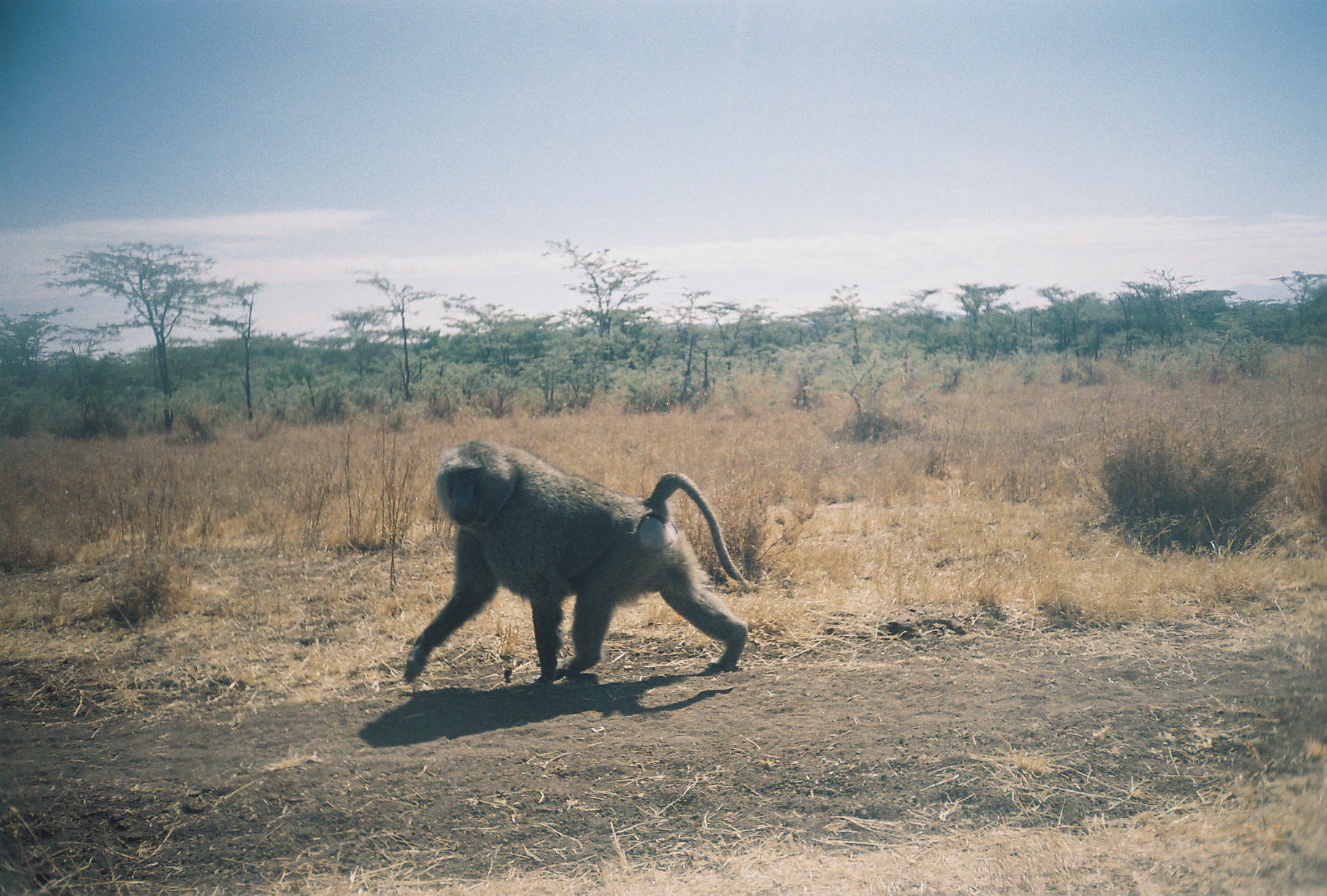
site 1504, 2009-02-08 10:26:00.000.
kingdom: Animalia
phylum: Chordata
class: Mammalia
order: Primates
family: Cercopithecidae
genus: Papio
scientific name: Papio anubis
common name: olive baboon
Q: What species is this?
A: Papio anubis (olive baboon).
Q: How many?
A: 1.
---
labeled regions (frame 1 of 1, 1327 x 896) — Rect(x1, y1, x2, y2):
papio anubis: Rect(404, 438, 750, 685)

================================

This task asks for the data above repeated exactly, without a single picture.

site 1504, 2009-02-08 10:26:00.000.
kingdom: Animalia
phylum: Chordata
class: Mammalia
order: Primates
family: Cercopithecidae
genus: Papio
scientific name: Papio anubis
common name: olive baboon
Q: What species is this?
A: Papio anubis (olive baboon).
Q: How many?
A: 1.
---
labeled regions (frame 1 of 1, 1327 x 896) — Rect(x1, y1, x2, y2):
papio anubis: Rect(404, 438, 750, 685)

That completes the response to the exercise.